Provided text:
──────────

Database accessibility during backward phase of crash recovery or HADR takeover

If a database fails unexpectedly before all transactions (or units of work) are committed, or before the changes associated with committed transactions are fully written to disk, then the database is left in an inconsistent state. When a database restart is performed, these transactions are rectified during a process called crash recovery. During crash recovery, the changes associated with these transactions are first replayed from the transaction logs (we often refer to this as the Forward or Redo phase of crash recovery). Transactions which were not yet committed at the time of the database failure are then rolled back (we often refer to this as the Backward or Undo phase of crash recovery). A TAKEOVER HADR operation can also perform a Backward phase to rollback changes that were not yet committed at the time of the operation.

For releases prior to v11.1.2.2, the database is only accessible after the full completion of crash recovery or HADR Takeover. This is not ideal, since a very large transaction could require a lengthy Backward phase, leaving the database entirely inaccessible until it is completed.

Beginning in v11.1.2.2, the database can be configured to allow connectivity during the Backward phase of crash recovery. This behaviour can be enabled by using the following database registry variable:
db2set DB2_ONLINERECOVERY=YES
The registry variable is read at the beginning of crash recovery, it is not possible to enable or disable while crash recovery is actively running.
The point in time when the database becomes connectable during the Backward phase will depend on the characteristics of the workload. Uncommitted transactions with certain workload operations will be undone during the Backward phase without allowing database access :
  • SQL Data Definition Language (DDL) statements.
  • Operations which modify the database catalogs.
  • Operations against column - organized tables.
  • Workloads that generate some other log - records that are not yet supported .
We refer to this as the Synchronous portion of the Backward phase. Thus, the database will remain inaccessible during the Backward phase until the point in time of the very first of these unsupported operations.
Note: It may be possible that, if the oldest uncommitted transactions contain these unsupported operations, then the majority of the Backward phase will be performed synchronously without database access available

After completion of the Synchronous portion of the Backward phase, database access is allowed. We refer to this as the Asynchronous portion of the Backward phase.

For the duration of the Asynchronous portion of the Backward phase, while database access is allowed :
  1. Any tables, indexes, or objects that are not associated with any uncommitted transactions are fully accessible during the asynchronous Backward phase.
  2. Any tables, indexes, or objects that are associated with an uncommitted transaction are protected by an Exclusive (X) lock if DB2_ONLINERECOVERY_WITH_UR_ACCESS=YES, or a Super Exclusive (Z) lock if DB2_ONLINERECOVERY_WITH_UR_ACCESS=NO. As the Backward phase compensates the uncommitted transactions, this lock will be released when there are no more remaining uncommitted transactions referencing the table/object. Thus, prior to the release of these locks, these tables/objects are only accessible to queries using UR isolation level when DB2_ONLINERECOVERY_WITH_UR_ACCESS=YES, and completely inaccessible when DB2_ONLINERECOVERY_WITH_UR_ACCESS=NO.

──────────

Goal: Continue the text on database access during crash recovery from the point where it stops.

──────────

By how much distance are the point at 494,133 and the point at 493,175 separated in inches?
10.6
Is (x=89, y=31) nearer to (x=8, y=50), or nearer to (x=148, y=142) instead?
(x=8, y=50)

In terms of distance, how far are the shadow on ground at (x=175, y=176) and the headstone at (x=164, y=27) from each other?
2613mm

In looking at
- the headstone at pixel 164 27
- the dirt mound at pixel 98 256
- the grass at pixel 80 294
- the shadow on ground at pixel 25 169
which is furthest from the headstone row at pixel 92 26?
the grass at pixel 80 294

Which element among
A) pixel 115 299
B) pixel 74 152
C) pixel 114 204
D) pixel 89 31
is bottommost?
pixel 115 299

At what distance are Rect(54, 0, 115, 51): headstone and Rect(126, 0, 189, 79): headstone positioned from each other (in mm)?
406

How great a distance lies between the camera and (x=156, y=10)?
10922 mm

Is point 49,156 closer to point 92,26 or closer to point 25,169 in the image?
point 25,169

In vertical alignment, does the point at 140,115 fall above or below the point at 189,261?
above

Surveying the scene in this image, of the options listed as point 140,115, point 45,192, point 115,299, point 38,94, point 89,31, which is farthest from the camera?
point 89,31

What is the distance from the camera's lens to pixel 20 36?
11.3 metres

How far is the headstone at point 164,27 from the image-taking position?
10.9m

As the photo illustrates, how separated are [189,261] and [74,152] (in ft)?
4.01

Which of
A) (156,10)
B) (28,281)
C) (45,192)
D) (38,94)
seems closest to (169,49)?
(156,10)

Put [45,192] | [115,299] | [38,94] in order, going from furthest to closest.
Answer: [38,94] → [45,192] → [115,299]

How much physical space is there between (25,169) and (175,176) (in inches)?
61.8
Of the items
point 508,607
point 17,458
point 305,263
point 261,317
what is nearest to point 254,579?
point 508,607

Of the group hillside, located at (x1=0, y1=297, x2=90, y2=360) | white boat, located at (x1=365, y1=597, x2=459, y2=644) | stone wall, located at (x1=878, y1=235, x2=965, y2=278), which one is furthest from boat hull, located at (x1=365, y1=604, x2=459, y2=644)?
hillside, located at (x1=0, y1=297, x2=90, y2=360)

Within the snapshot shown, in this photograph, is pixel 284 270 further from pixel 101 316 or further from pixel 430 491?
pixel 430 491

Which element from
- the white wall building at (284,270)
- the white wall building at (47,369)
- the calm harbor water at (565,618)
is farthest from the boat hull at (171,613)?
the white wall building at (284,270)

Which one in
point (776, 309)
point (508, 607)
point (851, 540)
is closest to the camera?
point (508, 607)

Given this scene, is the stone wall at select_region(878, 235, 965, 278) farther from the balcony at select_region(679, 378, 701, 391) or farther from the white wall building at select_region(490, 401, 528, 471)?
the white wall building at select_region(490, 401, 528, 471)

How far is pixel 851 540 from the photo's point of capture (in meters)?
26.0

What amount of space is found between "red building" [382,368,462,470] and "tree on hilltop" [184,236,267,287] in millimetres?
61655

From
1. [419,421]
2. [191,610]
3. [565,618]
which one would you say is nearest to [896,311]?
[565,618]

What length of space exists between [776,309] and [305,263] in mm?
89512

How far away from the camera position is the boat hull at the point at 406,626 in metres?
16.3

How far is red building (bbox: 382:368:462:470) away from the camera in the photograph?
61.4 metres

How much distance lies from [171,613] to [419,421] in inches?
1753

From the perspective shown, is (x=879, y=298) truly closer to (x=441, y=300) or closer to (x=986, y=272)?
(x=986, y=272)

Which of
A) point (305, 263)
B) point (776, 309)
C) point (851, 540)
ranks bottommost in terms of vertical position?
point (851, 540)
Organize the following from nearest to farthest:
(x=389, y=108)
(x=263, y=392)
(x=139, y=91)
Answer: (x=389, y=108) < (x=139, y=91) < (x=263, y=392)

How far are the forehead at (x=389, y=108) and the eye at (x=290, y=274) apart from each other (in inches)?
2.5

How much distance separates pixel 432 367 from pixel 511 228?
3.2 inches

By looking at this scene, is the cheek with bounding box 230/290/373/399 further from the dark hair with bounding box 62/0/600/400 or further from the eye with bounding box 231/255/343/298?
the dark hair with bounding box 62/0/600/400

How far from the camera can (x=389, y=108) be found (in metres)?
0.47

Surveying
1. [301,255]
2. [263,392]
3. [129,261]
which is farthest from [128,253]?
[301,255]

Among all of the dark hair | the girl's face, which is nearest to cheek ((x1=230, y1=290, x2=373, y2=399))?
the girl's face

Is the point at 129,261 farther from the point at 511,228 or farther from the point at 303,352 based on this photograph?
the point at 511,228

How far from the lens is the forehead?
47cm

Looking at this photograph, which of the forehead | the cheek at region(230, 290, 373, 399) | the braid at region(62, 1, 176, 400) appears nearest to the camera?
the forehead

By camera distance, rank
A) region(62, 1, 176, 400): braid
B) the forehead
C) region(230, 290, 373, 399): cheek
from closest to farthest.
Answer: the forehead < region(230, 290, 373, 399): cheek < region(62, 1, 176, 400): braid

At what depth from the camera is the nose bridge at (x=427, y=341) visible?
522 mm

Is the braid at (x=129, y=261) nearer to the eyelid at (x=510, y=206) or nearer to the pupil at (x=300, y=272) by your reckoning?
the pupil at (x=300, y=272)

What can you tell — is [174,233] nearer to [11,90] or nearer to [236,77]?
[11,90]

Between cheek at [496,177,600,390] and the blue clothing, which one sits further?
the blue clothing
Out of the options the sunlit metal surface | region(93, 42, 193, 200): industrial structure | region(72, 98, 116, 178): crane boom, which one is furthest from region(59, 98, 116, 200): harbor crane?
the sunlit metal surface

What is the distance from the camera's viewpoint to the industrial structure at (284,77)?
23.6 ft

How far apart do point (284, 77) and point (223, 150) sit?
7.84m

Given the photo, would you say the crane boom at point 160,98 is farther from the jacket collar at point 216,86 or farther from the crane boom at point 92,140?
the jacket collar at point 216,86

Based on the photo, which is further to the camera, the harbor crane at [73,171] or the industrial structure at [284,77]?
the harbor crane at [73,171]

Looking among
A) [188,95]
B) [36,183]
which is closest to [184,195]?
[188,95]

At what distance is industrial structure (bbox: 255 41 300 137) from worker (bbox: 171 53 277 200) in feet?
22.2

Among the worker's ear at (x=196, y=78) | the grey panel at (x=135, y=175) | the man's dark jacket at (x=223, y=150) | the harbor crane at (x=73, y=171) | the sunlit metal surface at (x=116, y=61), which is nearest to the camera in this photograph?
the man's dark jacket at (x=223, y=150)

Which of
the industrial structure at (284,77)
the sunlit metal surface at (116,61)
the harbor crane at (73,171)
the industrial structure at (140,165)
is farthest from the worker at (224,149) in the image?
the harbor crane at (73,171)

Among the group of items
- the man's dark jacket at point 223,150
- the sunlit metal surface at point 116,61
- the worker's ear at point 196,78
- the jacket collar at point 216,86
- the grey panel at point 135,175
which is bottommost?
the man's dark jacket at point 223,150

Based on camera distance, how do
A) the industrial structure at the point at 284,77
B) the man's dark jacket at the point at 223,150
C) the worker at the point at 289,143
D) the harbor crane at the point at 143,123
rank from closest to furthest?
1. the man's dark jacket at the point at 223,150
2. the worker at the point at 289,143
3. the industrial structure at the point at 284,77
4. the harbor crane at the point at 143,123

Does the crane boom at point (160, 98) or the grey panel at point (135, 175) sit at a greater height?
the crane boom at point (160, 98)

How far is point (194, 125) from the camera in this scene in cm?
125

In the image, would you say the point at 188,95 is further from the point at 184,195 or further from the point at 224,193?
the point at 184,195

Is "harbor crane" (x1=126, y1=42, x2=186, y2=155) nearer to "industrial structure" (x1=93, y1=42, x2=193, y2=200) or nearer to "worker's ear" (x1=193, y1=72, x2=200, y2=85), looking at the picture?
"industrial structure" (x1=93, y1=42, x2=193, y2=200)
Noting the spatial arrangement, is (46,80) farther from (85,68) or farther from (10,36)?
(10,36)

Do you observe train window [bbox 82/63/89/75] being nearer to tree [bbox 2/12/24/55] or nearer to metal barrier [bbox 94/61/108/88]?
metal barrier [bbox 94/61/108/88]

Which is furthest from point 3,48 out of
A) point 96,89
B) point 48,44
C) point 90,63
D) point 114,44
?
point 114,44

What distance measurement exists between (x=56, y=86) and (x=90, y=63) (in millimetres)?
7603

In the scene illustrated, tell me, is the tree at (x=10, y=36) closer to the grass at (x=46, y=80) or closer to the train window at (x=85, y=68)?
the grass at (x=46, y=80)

──────────

Task output:
    If these tables also contain LONG or LOB fields, or are organized by MDC or ITC, they will always be protected by a Super Exclusive (Z) lock. These objects are never accessible during the Asynchronous Backward phase.

    Note: The undo of these transactions may inherently require a Super Exclusive (Z) lock. For example, undoing utility operations such as LOAD), and that will always supersede the Exclusive (X) lock acquired during the Asynchronous portion when DB2_ONLINERECOVERY_WITH_UR_ACCESS=YES.

The RESTART DATABASE or TAKEOVER HADR command will return at the start of the Asynchronous Backward phase, when the database becomes connectable.

While the crash recovery operation is running, a DEACTIVATE DB operation will return an SQL1495W warning/error. A db2stop operation will return an SQL1025N error. Attempting to force the crash recovery application agent using FORCE APPLICATION 0 will return an SQL0104N error. A db2stop force operation is allowed and will interrupt the crash recovery. A TAKEOVER HADR operation is also allowed during any phase of crash recovery.

If the INDEXREC configuration parameter is configured for index recreation at database restart time, then indexes will be recreated after the completion of the Asynchronous Backward phase.

Note: For pureScale instances, the backward phase of member crash recovery will continue to be performed synchronously without database accessibility on that member, because the database remains connectable on other members. Similarly for group crash recovery, the backward phase will continue to be performed synchronously without database accessibility.

Monitoring Crash Recovery Progress:

The progress of crash recovery can be monitored during any phase using either of the "db2pd -recovery" option; the LIST UTILITIES SHOW DETAIL CLP command; the SNAPUTIL administrative view or SNAP_GET_UTIL table function. During the asynchronous backward phase, the MON_GET_UTILITY table function and the CHANGE HISTORY event monitor can also be used.

$ db2pd -db mydb1 -recovery
Recovery:
Recovery Status		7400010F40000000
Current Log		S0000031.LOG
Current LSN		000000000006114D
Current LRI		000000000000000100000000000026E8000000000006114D
Current LSO		80969655
Job Type		CRASH RECOVERY
Job ID			1
Job Start Time		(1479058883) Sun Nov 13 12:41:23 2016
Job Description		Crash Recovery
Invoker Type		User
Total Phases		2
Current Phase		2
Progress:
Address		PhaseNum	Description		StartTime			CompletedWork				TotalWork
0x078... 	1		Forward			Sun Nov 13 12:41:231290045	4 bytes					12900454 bytes
0x078... 	2		Backward		Sun Nov 13 12:49:27		0 bytes					12900454 bytes

The Forward phase of crash recovery (when transactions are replayed from the transaction logs) is displayed as the first phase, and its progress can be monitored using the Total Work and Completed Work values over time.

The Backward phase of crash recovery (where uncommitted transactions are rolled back or undone) is displayed after the first phase completes. Its progress can also be monitored by observing the Total Work and Completed Work values over time.

For example, if the CompletedWork value is observed 10mins apart, and the difference in the CompletedWorkvalue is 123,456 bytes during this duration of time, then we can easily extrapolate the time to complete the remaining work:
ObservationTime_inMins =	10mins
WorkDone_inBytes =		123,456bytes    
RemainingWork_inBytes = 	TotalWork – CompletedWork;   
TimeToCompletion_inMins = 	(RemaingWork_inBytes / WorkDone_inBytes) * ObservationTime_inMins.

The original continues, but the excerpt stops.